While it was a frustrating autumn on the gridiron at Corona del Sol High, Casa Grande was having a banner 2021 football season that ended with the undefeated Cougars winning the 4A state title.
The Aztecs, meanwhile, rode a jolting roller coaster. Coming into the season with expectations through the roof due to holdovers from undefeated teams at all three levels – varsity, junior varsity and freshman – they proceeded to lose four of their first five games. They then rallied to win their final five games, successfully defend their league championship and finish 5-5. Still, it was not enough to earn a return to the playoffs.
Jake Barro, who is a hero in Casa Grande for his team’s success, but in the Valley better known as part of the Barro family that owns a chain of popular Italian restaurants, made the move up I-10 to pick up the pieces after Jon Becktold resigned in January. Becktold, who remains a teacher on campus, led the Aztecs to the 6A Open Division playoffs two years ago.
After his first spring drills wearing orange, Barro believes there is no reason why the squad can’t return to its winning ways when fall practice begins in less than 2 months.

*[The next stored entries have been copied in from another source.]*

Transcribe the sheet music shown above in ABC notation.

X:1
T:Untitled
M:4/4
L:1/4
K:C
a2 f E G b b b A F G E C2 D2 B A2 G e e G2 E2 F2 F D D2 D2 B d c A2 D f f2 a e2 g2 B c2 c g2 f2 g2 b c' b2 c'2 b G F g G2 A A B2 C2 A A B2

“I see a lot of potential, a lot of good talent,” Barro said. “I see high energy and lots of enthusiasm. There’s definitely a lot to build on.”
That begins with junior quarterback Connor Ackerley, whose improvement opened eyes at several quarterback camps during the winter and spring.
Senior kicker Carston Kieffer is regarded as one of the best in the nation.
Senior linebacker Ryne Cook and senior defensive back Tristen Shafer appear ready for key roles on defense.
Barro has family rooted in Tempe dating to Corona’s opening days in 1978. His grandfather started Barro’s Pizza and was part of the Aztecs coaching staff on the 1980 state-title team.
“That was a cool family connection that I’ve always had with this campus,” Jake Barro said. “I’ve had a lot of family come through that have graduated.”
Those family ties to Corona make this opportunity even more special to him, Barro said.
“This was always the destination job for me for that reason,” Barro said. “When this popped up, it was perfect timing because I knew it was my last year at Casa Grande and I was coming back to the East Valley.”
Barro said he has been building his relationship with his team since March, getting to know his kids off the field in order to build and grow a winning culture.
“You have to really get to know who these kids are as people and what motivates them,” Barro said. “We know where this program can go, where the potential is. We know what the kids want, so we’re holding them accountable for the work that it takes to get there.”
Barro added that the Aztec football program was in good shape when he took over. He couldn’t say that at Casa Grande.
“They’re not just good football players,” Barro said of his new team. “They’re good teammates, as well. It’s the seniors that help establish that culture as players move through the program.
“As long as they put in the work, I feel we can get this thing rolling the same way I did at Casa Grande. We can turn this into a regular East Valley powerhouse. I believe that, and I wouldn’t be here if I didn’t.”